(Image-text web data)
%%
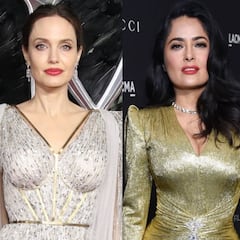 Famosas que fueron víctimas de Harvey Weinstein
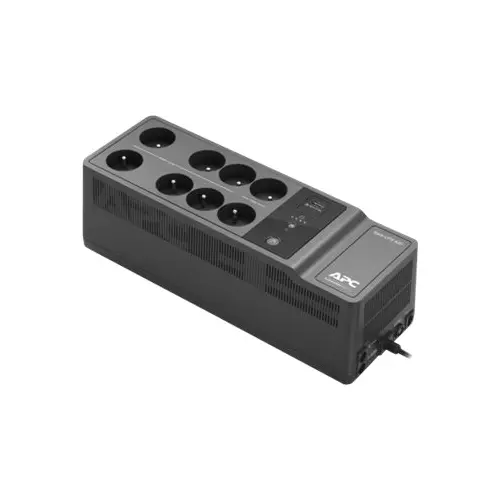 obrázek produktu APC Back-UPS 650, 1USB charging port
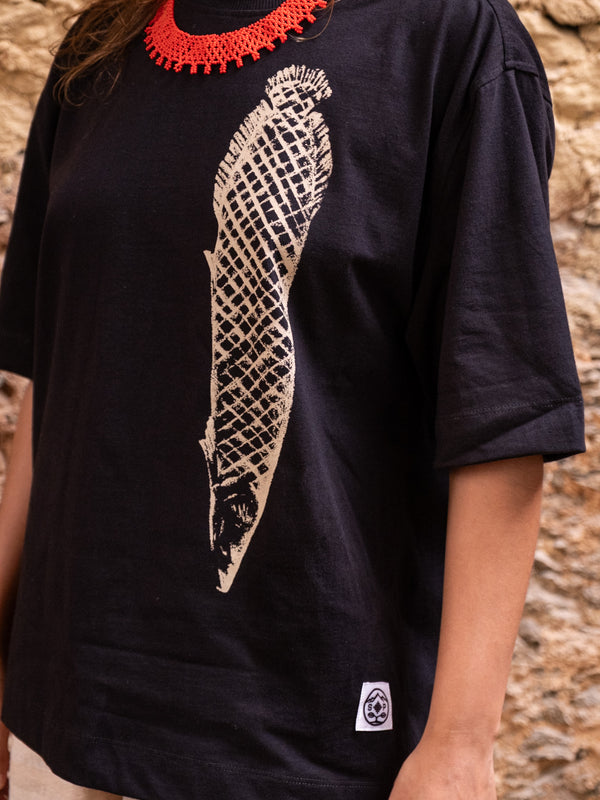 CAMISA PIRARUCU | NALIMO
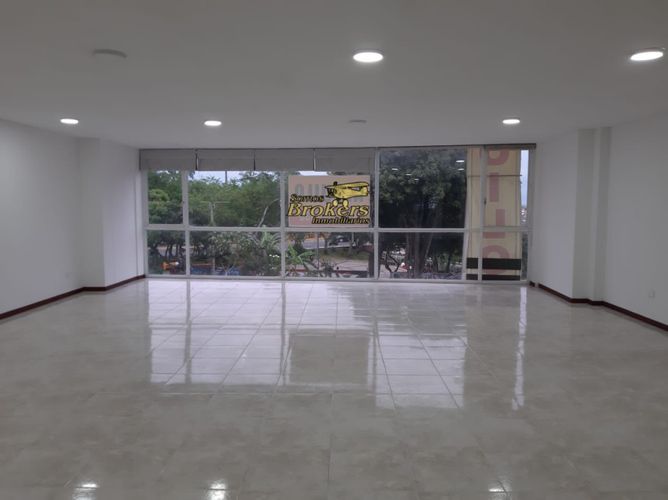 Edificio en  Venta en Los libertadores, Cali - Miniatura 4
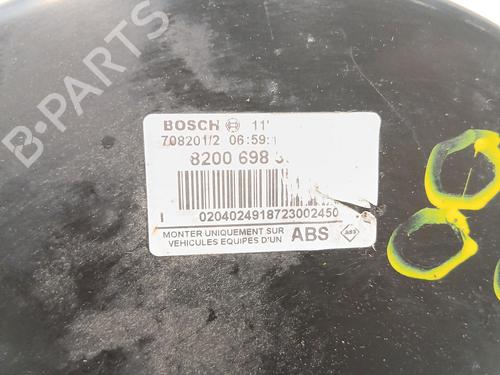 Servo brake NISSAN INTERSTAR Bus (X70) dCi 100 | BP26911786M42 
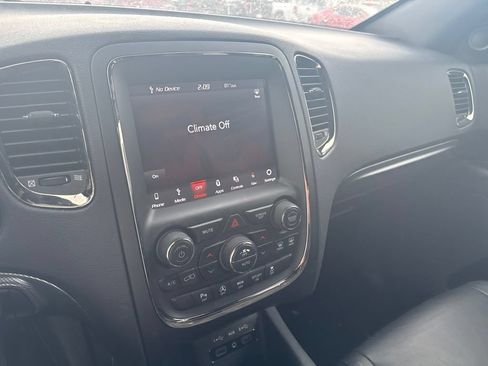 Used 2020 Dodge Durango GT w/ Blacktop Package AWD/4WD image 3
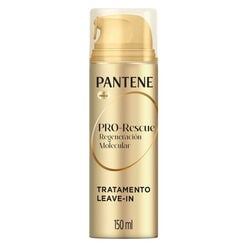 Tratamiento Leave-In Pantene Regeneraci&oacute;n Molecular 150 ml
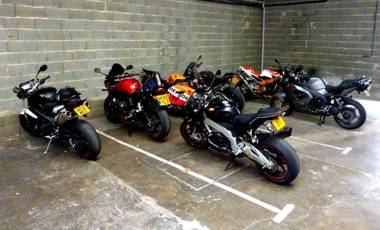 Cit'Hotel de La Vallée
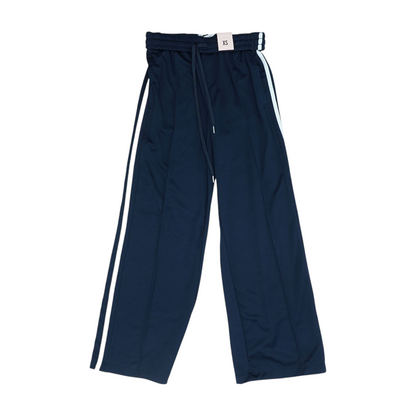 Navy Pants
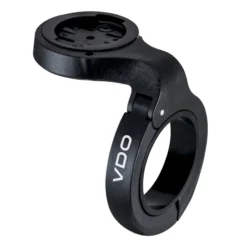 R4 GPS Fahrradcomputer mit Over Clamp Butler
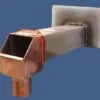 Box Scupper TPO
%%
### PROMPT
Copy the text lines from the data above word for word, omitting the pictures.

### TASK RESPONSE
 Famosas que fueron víctimas de Harvey Weinstein
 obrázek produktu APC Back-UPS 650, 1USB charging port
 CAMISA PIRARUCU | NALIMO
 Edificio en  Venta en Los libertadores, Cali - Miniatura 4
 Servo brake NISSAN INTERSTAR Bus (X70) dCi 100 | BP26911786M42 
 Used 2020 Dodge Durango GT w/ Blacktop Package AWD/4WD image 3
 Tratamiento Leave-In Pantene Regeneraci&oacute;n Molecular 150 ml
 Cit'Hotel de La Vallée
 Navy Pants
 R4 GPS Fahrradcomputer mit Over Clamp Butler
 Box Scupper TPO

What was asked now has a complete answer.